### Entries provided:
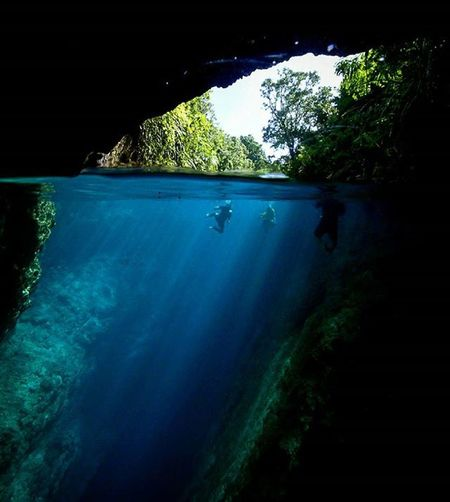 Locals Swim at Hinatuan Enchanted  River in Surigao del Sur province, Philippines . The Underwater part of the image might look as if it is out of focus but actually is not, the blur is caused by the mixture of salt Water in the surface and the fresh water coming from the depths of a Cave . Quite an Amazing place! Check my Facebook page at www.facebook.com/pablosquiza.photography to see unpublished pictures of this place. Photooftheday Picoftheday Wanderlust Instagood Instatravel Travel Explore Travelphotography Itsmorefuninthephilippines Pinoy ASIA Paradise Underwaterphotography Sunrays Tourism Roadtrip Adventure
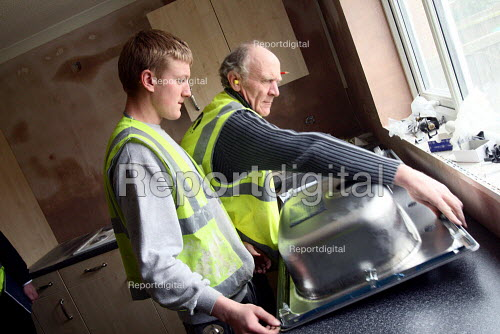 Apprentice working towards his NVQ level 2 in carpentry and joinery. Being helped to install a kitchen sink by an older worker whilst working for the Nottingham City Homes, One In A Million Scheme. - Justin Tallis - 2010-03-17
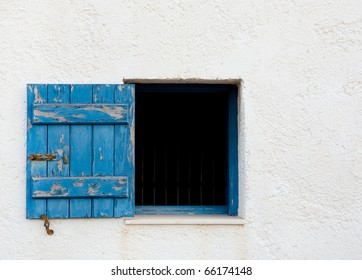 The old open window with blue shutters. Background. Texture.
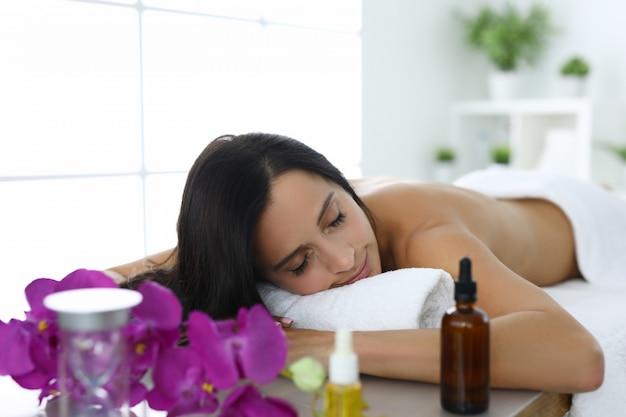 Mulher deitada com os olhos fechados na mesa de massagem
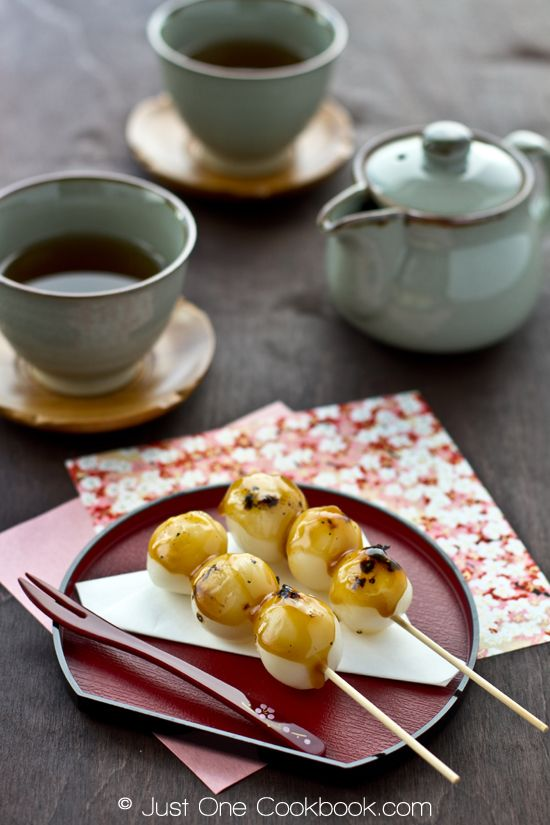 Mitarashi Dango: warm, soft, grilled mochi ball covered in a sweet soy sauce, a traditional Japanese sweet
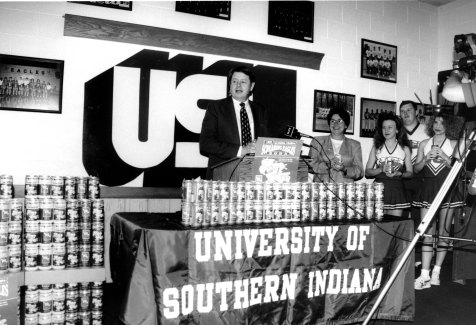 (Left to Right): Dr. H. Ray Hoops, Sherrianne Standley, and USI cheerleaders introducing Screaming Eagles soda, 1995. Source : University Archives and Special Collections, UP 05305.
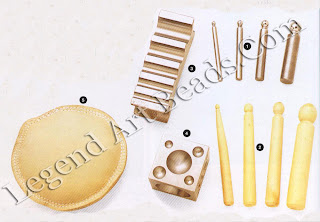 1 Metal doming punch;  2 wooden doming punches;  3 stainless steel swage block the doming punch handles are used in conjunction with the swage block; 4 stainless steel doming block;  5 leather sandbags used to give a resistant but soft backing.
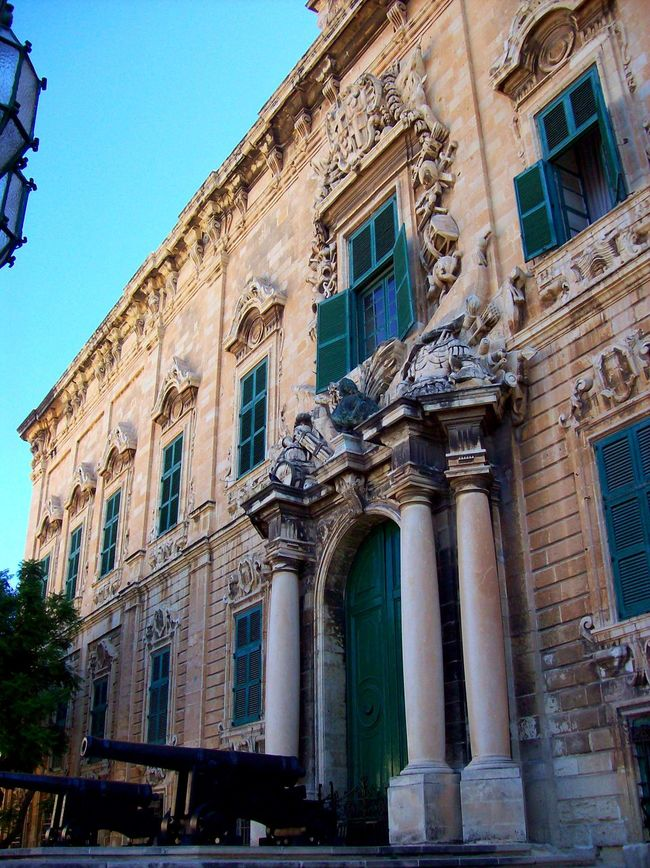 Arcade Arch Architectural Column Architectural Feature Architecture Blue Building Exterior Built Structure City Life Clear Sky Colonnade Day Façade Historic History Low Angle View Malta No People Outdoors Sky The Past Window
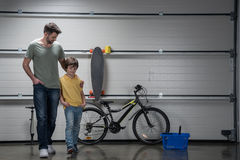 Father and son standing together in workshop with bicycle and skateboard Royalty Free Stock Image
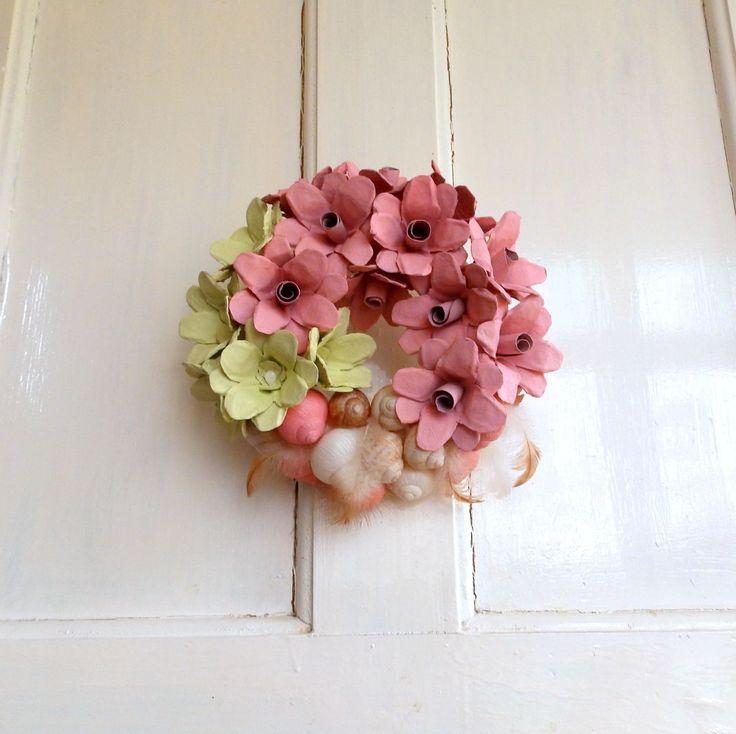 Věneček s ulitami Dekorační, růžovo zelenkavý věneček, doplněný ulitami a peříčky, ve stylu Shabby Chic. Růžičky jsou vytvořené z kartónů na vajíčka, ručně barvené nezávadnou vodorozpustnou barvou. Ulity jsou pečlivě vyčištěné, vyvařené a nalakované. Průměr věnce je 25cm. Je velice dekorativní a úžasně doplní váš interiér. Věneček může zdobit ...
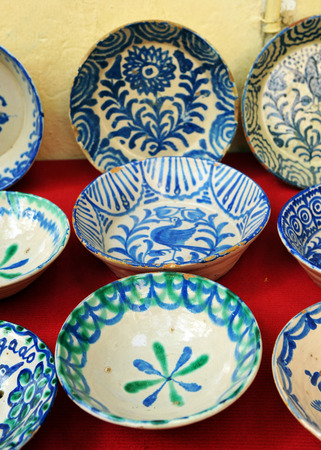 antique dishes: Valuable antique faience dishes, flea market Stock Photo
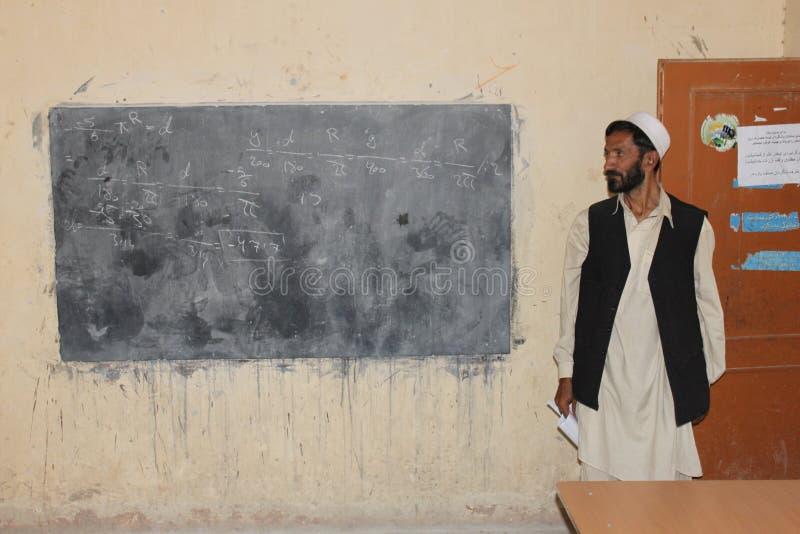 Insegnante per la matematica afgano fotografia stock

### Requirement:
From the first line to the last, repeat the data above exactly and leave the pictures out.

### Task solution:
 Locals Swim at Hinatuan Enchanted  River in Surigao del Sur province, Philippines . The Underwater part of the image might look as if it is out of focus but actually is not, the blur is caused by the mixture of salt Water in the surface and the fresh water coming from the depths of a Cave . Quite an Amazing place! Check my Facebook page at www.facebook.com/pablosquiza.photography to see unpublished pictures of this place. Photooftheday Picoftheday Wanderlust Instagood Instatravel Travel Explore Travelphotography Itsmorefuninthephilippines Pinoy ASIA Paradise Underwaterphotography Sunrays Tourism Roadtrip Adventure
 Apprentice working towards his NVQ level 2 in carpentry and joinery. Being helped to install a kitchen sink by an older worker whilst working for the Nottingham City Homes, One In A Million Scheme. - Justin Tallis - 2010-03-17
 The old open window with blue shutters. Background. Texture.
 Mulher deitada com os olhos fechados na mesa de massagem
 Mitarashi Dango: warm, soft, grilled mochi ball covered in a sweet soy sauce, a traditional Japanese sweet
 (Left to Right): Dr. H. Ray Hoops, Sherrianne Standley, and USI cheerleaders introducing Screaming Eagles soda, 1995. Source : University Archives and Special Collections, UP 05305.
 1 Metal doming punch;  2 wooden doming punches;  3 stainless steel swage block the doming punch handles are used in conjunction with the swage block; 4 stainless steel doming block;  5 leather sandbags used to give a resistant but soft backing.
 Arcade Arch Architectural Column Architectural Feature Architecture Blue Building Exterior Built Structure City Life Clear Sky Colonnade Day Façade Historic History Low Angle View Malta No People Outdoors Sky The Past Window
 Father and son standing together in workshop with bicycle and skateboard Royalty Free Stock Image
 Věneček s ulitami Dekorační, růžovo zelenkavý věneček, doplněný ulitami a peříčky, ve stylu Shabby Chic. Růžičky jsou vytvořené z kartónů na vajíčka, ručně barvené nezávadnou vodorozpustnou barvou. Ulity jsou pečlivě vyčištěné, vyvařené a nalakované. Průměr věnce je 25cm. Je velice dekorativní a úžasně doplní váš interiér. Věneček může zdobit ...
 antique dishes: Valuable antique faience dishes, flea market Stock Photo
 Insegnante per la matematica afgano fotografia stock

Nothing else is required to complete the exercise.